Babille is reported to have had telephone service by 1967.

==History==
The area was originally inhabited by the Somali and Oromo people; it was part of the Harar Emirate, and was later governed by the Egyptians in the late 19th century until the Amharic expansion during Menelik II's conquests covered the Harar area. Cattle from the people of the Babile area were taken to feed Menelik's army. The town was a small farming community but grew to be a trading town under Egyptian rule. Continuous migration of Amhara people from the west (as well as Tigrayans) changed the demographics considerably as well as the character of the town, which became important enough to acquire a church, a school, a telephone post. Shops and coffee bars were typically owned by Harari, Arabs, and Amhara.

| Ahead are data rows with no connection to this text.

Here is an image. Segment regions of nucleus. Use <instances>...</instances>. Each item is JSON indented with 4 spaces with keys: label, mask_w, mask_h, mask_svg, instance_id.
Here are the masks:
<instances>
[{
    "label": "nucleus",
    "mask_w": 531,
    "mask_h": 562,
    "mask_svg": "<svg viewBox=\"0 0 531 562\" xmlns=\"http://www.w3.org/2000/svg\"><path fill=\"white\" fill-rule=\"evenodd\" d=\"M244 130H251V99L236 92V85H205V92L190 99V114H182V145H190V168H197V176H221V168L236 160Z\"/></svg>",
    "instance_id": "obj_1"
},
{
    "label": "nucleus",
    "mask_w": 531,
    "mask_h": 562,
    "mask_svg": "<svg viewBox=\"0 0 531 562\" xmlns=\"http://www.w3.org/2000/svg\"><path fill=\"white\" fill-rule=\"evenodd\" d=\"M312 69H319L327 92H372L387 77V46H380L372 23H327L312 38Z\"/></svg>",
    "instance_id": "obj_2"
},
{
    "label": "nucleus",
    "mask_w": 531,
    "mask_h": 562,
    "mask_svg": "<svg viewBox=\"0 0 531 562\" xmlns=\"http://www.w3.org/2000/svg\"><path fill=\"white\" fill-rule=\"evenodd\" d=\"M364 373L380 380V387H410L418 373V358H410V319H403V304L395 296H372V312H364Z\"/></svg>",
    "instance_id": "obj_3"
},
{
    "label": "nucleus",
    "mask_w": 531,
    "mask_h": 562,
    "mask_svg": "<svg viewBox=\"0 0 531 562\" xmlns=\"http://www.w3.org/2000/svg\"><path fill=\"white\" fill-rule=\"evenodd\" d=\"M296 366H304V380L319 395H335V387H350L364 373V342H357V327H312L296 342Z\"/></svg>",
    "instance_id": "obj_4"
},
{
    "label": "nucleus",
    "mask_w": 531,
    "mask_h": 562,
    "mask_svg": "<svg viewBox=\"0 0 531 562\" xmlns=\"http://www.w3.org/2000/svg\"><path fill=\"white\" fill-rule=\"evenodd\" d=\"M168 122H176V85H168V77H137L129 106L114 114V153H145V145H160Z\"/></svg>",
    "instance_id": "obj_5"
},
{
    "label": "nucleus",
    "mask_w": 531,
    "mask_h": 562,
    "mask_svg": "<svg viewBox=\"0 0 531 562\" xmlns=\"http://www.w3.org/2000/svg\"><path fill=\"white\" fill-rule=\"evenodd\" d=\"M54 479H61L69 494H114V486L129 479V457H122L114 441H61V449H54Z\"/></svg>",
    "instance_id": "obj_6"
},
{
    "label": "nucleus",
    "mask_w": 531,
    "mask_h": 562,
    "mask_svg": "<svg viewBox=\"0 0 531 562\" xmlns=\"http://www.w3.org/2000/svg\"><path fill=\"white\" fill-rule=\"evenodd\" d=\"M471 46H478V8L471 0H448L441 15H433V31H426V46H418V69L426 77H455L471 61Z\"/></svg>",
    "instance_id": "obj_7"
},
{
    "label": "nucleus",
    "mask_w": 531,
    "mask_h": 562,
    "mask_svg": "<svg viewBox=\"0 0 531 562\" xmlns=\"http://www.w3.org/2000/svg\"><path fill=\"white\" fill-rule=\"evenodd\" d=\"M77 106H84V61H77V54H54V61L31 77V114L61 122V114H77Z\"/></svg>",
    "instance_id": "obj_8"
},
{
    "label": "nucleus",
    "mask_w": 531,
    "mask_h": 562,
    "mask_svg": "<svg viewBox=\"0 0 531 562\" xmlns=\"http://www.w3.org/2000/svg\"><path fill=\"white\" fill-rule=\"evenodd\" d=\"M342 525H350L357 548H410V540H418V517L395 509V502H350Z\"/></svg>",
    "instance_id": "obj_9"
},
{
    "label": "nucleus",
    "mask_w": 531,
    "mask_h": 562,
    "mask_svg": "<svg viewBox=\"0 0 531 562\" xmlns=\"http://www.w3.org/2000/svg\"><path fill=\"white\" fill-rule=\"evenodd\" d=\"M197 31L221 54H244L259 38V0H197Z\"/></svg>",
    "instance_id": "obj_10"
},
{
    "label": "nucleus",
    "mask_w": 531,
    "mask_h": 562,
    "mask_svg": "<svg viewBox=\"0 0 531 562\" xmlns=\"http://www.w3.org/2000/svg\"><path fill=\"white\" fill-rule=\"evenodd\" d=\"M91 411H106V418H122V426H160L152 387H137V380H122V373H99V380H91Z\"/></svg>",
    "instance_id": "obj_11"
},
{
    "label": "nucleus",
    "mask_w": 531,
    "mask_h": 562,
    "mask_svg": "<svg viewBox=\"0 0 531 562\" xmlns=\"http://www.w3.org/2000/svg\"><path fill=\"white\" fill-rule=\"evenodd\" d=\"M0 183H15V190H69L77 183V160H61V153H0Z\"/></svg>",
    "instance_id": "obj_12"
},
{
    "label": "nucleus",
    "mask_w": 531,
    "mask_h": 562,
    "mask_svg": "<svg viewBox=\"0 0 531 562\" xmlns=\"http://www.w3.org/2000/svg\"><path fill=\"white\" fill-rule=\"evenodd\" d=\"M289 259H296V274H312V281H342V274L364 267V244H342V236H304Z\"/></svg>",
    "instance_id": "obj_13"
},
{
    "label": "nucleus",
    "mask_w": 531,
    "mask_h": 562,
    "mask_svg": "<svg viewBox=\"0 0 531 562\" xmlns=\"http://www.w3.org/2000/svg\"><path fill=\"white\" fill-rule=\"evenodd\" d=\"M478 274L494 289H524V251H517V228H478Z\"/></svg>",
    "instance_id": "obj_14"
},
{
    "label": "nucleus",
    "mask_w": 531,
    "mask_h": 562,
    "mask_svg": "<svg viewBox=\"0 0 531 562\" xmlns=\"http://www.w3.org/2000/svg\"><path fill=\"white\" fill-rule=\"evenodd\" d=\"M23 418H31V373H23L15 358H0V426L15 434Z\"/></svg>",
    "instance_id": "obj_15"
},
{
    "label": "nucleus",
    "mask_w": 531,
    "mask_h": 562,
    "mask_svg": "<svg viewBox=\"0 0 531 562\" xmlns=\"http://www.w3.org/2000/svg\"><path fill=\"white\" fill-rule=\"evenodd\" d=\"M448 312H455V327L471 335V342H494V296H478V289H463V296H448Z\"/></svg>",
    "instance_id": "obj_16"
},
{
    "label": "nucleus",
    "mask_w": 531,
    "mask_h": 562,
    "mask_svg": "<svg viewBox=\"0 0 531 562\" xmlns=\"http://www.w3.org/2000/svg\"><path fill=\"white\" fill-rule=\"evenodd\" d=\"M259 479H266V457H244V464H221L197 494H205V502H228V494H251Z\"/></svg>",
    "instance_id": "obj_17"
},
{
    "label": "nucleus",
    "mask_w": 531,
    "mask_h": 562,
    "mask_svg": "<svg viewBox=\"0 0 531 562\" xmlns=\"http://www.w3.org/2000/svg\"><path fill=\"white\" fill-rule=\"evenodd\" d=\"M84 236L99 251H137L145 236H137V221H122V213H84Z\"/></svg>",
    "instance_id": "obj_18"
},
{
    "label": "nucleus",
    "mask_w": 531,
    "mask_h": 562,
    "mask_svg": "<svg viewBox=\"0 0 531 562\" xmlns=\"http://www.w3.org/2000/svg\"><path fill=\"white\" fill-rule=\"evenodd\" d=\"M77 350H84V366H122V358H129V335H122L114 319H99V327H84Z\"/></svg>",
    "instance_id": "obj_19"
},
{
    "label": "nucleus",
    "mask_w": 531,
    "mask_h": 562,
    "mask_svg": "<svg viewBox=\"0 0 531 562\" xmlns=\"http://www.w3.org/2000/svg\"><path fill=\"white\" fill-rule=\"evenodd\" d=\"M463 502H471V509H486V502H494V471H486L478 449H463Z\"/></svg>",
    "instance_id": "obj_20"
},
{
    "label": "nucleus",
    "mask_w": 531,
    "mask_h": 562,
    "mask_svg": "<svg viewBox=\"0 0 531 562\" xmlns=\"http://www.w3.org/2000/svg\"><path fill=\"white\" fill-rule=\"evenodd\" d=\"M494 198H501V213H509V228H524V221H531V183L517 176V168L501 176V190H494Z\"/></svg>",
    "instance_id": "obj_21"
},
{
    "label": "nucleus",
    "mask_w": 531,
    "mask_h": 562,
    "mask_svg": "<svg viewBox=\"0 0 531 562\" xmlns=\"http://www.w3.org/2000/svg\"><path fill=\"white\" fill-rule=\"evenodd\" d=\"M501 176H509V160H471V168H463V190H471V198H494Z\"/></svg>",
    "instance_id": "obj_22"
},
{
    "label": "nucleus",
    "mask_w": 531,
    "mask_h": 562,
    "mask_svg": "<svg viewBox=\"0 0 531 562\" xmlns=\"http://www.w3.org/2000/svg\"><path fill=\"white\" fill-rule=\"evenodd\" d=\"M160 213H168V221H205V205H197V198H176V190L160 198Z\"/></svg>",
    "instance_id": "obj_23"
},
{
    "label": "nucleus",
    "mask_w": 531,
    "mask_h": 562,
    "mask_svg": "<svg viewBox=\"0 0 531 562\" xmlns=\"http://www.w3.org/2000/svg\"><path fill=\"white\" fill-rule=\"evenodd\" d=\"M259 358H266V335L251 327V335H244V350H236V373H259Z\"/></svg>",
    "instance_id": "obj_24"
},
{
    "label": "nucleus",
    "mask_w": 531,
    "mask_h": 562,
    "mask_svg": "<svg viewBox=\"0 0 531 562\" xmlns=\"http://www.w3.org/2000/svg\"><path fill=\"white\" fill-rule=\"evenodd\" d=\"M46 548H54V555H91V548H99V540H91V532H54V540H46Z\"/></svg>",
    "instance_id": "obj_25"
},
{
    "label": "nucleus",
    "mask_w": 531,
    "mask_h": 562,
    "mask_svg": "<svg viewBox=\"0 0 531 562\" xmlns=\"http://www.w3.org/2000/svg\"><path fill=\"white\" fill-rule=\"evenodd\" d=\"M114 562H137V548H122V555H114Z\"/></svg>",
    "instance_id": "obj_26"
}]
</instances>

The revolutionary government of the People's Democratic Republic of Ethiopia attempted to change the originally feudal system installed in the area but found it difficult, in the Babile area, to impose banking and landownership reforms--nationalization and collectivization. In a 1990 study, Leendert Jan Slikkerveer identified four strata in Babile society, many of them with mixed ethnic groups, but Amhara dominated the administrative class while Oromo and Somali dominate the traditional class of religious and ethnic leaders.

== Demographics ==
A 1990 publication cites a total population of around 4,000.

Based on figures from the Central Statistical Agency in 2005, the town has an estimated total population of 16,454 of whom 8,386 are men and 8,068 are women. The 1994 national census reported this town had a total population of 9,195 of whom 4,548 were men and 4,647 were women. It is the largest town in Babile Woreda.